INFORMATION GIVEN ▸
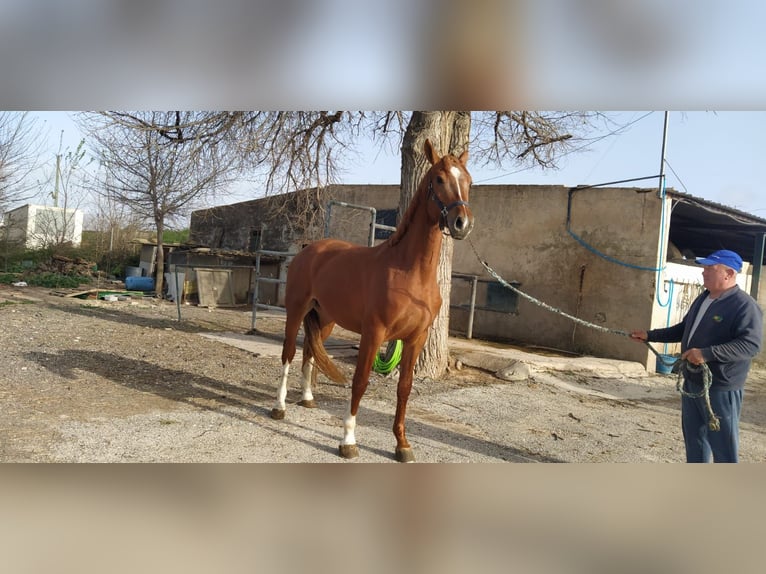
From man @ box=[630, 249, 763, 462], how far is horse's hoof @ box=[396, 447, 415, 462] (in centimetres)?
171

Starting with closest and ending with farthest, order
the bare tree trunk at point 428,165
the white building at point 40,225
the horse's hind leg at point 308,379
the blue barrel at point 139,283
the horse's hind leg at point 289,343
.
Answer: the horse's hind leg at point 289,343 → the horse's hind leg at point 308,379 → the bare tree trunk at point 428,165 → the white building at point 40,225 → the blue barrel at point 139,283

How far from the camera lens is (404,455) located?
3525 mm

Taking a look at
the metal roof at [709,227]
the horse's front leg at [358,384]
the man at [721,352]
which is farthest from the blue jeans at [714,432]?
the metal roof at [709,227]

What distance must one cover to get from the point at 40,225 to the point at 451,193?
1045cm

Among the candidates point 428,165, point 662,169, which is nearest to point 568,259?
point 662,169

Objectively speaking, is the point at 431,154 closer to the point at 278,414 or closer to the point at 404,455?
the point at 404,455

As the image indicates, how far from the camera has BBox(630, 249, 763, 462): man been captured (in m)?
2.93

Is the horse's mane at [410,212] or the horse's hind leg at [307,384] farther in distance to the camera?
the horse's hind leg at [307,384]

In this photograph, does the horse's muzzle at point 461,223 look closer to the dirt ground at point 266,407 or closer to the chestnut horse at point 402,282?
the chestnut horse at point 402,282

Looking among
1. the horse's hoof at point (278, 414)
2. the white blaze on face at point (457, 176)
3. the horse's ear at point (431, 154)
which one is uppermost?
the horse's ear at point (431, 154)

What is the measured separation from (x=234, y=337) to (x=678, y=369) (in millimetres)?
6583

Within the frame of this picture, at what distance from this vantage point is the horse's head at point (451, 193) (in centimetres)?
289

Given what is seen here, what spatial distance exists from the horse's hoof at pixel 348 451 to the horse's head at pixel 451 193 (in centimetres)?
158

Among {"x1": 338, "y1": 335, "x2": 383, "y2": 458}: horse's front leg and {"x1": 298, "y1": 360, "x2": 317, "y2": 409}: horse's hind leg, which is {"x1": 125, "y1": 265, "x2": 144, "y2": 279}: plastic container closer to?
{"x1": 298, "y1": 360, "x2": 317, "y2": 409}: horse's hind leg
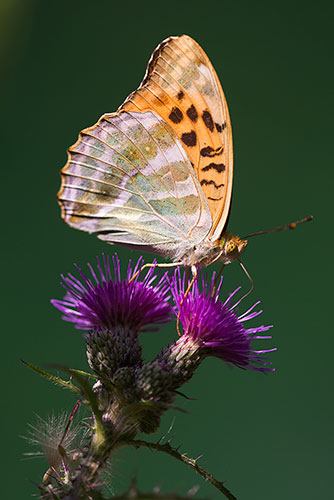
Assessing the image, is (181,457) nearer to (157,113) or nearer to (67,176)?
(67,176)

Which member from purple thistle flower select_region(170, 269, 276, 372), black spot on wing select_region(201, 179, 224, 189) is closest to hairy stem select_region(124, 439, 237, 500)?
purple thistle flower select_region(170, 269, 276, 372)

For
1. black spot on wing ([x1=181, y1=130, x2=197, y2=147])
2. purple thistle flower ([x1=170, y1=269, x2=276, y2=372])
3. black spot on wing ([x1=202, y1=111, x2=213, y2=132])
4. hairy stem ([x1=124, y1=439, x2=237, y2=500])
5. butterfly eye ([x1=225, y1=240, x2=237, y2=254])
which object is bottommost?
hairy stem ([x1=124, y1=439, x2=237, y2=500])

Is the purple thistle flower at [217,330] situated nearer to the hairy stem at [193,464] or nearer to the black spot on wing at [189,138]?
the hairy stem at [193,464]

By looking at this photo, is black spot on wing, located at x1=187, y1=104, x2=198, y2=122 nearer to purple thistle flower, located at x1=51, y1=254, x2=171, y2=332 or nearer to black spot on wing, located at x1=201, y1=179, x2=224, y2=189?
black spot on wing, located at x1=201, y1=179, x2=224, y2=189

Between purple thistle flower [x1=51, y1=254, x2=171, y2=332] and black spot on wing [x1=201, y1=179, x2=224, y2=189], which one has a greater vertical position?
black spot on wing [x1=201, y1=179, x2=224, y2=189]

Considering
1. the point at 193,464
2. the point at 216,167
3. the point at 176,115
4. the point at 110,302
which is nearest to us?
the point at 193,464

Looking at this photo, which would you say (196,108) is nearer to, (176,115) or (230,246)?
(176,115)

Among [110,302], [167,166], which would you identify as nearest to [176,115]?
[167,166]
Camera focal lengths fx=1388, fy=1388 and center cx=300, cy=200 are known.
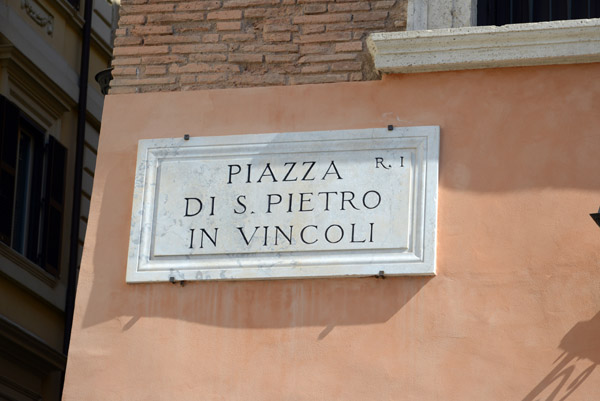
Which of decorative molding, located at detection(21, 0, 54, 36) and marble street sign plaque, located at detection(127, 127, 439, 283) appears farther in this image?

---

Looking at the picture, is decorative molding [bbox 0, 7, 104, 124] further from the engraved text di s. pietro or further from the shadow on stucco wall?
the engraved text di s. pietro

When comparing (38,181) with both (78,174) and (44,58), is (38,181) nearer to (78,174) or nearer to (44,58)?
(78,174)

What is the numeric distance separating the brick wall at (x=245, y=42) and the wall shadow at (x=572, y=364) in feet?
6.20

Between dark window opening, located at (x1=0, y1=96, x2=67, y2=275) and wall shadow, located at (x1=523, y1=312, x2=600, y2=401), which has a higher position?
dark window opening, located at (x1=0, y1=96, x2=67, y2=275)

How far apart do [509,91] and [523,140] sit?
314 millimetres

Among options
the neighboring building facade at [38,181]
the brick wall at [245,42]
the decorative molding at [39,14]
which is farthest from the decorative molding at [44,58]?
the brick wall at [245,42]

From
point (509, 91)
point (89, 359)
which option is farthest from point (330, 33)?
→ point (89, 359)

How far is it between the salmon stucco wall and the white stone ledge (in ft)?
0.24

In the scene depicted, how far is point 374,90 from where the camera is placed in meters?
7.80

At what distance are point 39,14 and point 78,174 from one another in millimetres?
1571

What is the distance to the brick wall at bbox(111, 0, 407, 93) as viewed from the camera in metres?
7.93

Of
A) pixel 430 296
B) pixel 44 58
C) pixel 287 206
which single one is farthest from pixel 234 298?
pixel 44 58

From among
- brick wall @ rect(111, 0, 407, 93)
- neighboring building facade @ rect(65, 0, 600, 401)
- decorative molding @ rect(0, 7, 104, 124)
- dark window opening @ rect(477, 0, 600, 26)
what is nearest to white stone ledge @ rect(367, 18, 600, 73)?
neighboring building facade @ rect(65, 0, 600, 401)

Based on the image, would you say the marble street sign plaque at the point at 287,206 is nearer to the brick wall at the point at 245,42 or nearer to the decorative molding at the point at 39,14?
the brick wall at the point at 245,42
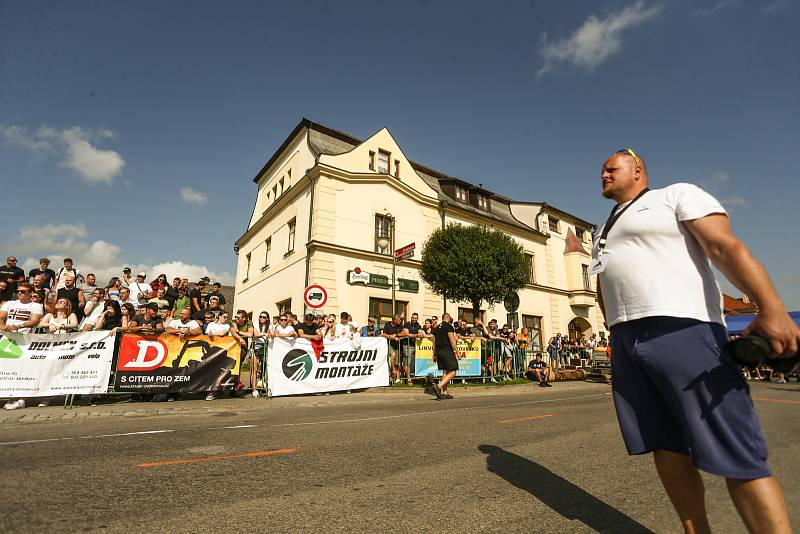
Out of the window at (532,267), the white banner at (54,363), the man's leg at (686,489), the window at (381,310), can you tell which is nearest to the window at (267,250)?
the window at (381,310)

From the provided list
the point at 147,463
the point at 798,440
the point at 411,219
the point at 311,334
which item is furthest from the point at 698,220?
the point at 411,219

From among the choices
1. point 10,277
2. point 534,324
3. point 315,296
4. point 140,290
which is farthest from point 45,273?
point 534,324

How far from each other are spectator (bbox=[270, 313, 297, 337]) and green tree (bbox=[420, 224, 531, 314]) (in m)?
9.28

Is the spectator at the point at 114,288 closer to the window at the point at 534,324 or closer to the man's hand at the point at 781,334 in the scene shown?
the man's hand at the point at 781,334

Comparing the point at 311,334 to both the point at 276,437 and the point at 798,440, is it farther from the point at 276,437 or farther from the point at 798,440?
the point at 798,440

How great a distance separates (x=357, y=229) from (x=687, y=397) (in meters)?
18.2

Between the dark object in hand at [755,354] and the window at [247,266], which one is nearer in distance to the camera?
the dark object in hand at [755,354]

DIRECTIONS FOR THIS TASK ▸
Extract each line from the data above that contains the word "blue".

WORKED SOLUTION ▸
the blue barrel at point 139,283
Answer: the horse's hind leg at point 289,343 → the horse's hind leg at point 308,379 → the bare tree trunk at point 428,165 → the white building at point 40,225 → the blue barrel at point 139,283
which is farthest from the blue jeans at [714,432]?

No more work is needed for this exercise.